本文:
^^^^^^^^^^^^^^^^
「月映え」に行ってきました。
右はサローのゴーさん。
左はピアノのコラピン・ワシカシリ先生。

ゴーさんは北タイの伝統音楽界を代表する若手音楽家です。
北タイの音楽といっても、
日本の方にはあまり馴染みがないですよね。
サローという弦楽器、ギターに似たスン、笛、太鼓、鐘などが、
一定のリズムにのってフレーズを自由にアレンジしながら繰り返す・・・
どことなく、日本のお囃子にも似ています。
ゴーさんは、サローにスンや笛、太鼓や踊りまで、全てこなします。
特に、幼少の頃から演奏してきたサローの名手として知られ、
ソリストとして活動し、歌手の加藤登紀子さんと共演するなど
日本でも何度も公演しています。
このコンサートは、昨年、癌で亡くなった染め・織作家の瀧澤久仁子さんと、
建築家のシリチャイ・ナルミットレーカーガン教授を追悼するために開かれました。
だから、演奏された曲は、日本の童謡など、日本人に馴染みの深い曲ばかりです。
生前、瀧澤さんはチェンマイに工房をもって制作をされていて、
ゴーさんは、若い頃から日本での演奏に招待してもらったり、
いろいろとお世話になったのだそうです。
「月映え」というタイトルは、
ゴーさんが瀧澤さんから教えてもらった日本語です。
タイトルについてゴーさんに聞いてみると、
「ある夜、先生が、月明かりを受けて静かに輝いている石を指して、
『月に照らされた美しい光を『月映え』というんですよ』
と教えてくれました。
僕はこの言葉を聞いて、
暗闇でもよく見ると美しく輝いている光がある、ということに、
何か哲学的な意味を感じて、とても印象に残ったんです」
と言っていました。


左は3本の弦がある特別なタイプ。
ダチョウの卵に漆を塗り重ねた、ゴーさんの手作り。
右は中低音のサロー。
この他に、高音のサローの3本を
曲ごとに持ち替えて演奏していました。
サローという楽器は、
中国の胡弓に似ていますが、
蛇皮を張った胡弓は、
人の声に似た、艶やかな音色なのに対し、
サローはココナッツの殻と木製の板で作られ、
やや固い、少しくぐもったような素朴な音色です。
でも、それは、
まるで木霊が歌っているかのような
穏やかな揺らぎを持った不思議な音。
その昔、
夜になると、年頃の男性はお目当ての女性の家に
このサローなどの楽器を持って行って
窓の外から
演奏を聞かせて気を惹こうとした時代もあったそうです。
^^^^^^^^^^^^^^^^
抜粋記録:
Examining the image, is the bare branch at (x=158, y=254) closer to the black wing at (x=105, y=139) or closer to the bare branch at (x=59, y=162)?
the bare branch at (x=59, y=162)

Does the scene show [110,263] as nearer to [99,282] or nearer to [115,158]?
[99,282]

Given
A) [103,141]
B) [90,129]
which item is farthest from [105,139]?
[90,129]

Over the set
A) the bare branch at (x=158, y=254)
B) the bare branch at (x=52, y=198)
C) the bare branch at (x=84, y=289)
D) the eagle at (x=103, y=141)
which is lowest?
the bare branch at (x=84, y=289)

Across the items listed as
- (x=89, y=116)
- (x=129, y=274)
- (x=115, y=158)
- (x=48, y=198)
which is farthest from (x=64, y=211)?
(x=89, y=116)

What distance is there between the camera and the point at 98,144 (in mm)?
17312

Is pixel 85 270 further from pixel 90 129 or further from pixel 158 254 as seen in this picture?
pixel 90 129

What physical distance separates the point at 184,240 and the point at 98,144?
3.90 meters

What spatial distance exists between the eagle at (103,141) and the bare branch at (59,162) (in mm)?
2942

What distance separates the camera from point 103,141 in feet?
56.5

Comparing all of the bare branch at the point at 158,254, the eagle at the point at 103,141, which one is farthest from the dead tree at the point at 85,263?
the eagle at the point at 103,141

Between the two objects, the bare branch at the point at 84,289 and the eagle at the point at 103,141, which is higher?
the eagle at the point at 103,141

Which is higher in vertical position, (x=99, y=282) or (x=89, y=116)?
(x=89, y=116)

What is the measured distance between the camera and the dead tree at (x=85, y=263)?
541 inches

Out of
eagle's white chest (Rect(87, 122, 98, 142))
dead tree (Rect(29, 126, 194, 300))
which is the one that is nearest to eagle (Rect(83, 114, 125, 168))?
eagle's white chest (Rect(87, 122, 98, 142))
^^^^^^^^^^^^^^^^
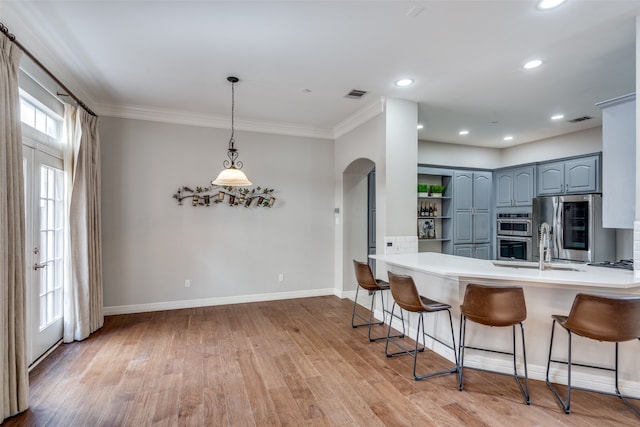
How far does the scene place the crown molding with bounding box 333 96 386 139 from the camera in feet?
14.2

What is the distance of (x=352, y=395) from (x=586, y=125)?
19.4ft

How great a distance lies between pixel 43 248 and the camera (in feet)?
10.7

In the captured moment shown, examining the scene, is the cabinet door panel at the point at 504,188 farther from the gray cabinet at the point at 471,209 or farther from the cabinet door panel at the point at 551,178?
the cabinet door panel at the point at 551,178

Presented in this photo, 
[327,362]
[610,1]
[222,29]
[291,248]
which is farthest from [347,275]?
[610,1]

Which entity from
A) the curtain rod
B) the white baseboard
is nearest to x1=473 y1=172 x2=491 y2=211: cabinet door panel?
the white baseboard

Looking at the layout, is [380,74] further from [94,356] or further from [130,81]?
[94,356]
^^^^^^^^^^^^^^^^
課題 1:
本文について次の問いに答えてください。
(a) このコンサートは誰を追悼するために開かれましたか。
(b) サローは何で作られていますか。
(c) 「月映え」という日本語を、ゴーさんは誰から教えてもらいましたか。
課題 2:
本文の「サローという弦楽器、ギターに似たスン、笛、太鼓、鐘などが、」から「いろいろとお世話になったのだそうです。」までを、「ゴーさん」を「ゴー氏」に改めて書き直してください。
課題 3:
本文で北タイの音楽に使われる楽器として挙げられているものをすべて書き出してください。
記録は使わなくてかまいません。

解答欄 1:
(a) 染め・織作家の瀧澤久仁子さんと、建築家のシリチャイ・ナルミットレーカーガン教授
(b) ココナッツの殻と木製の板
(c) 瀧澤さん

解答欄 2:
サローという弦楽器、ギターに似たスン、笛、太鼓、鐘などが、
一定のリズムにのってフレーズを自由にアレンジしながら繰り返す・・・
どことなく、日本のお囃子にも似ています。
ゴー氏は、サローにスンや笛、太鼓や踊りまで、全てこなします。
特に、幼少の頃から演奏してきたサローの名手として知られ、
ソリストとして活動し、歌手の加藤登紀子さんと共演するなど
日本でも何度も公演しています。
このコンサートは、昨年、癌で亡くなった染め・織作家の瀧澤久仁子さんと、
建築家のシリチャイ・ナルミットレーカーガン教授を追悼するために開かれました。
だから、演奏された曲は、日本の童謡など、日本人に馴染みの深い曲ばかりです。
生前、瀧澤さんはチェンマイに工房をもって制作をされていて、
ゴー氏は、若い頃から日本での演奏に招待してもらったり、
いろいろとお世話になったのだそうです。

解答欄 3:
サロー、スン、笛、太鼓、鐘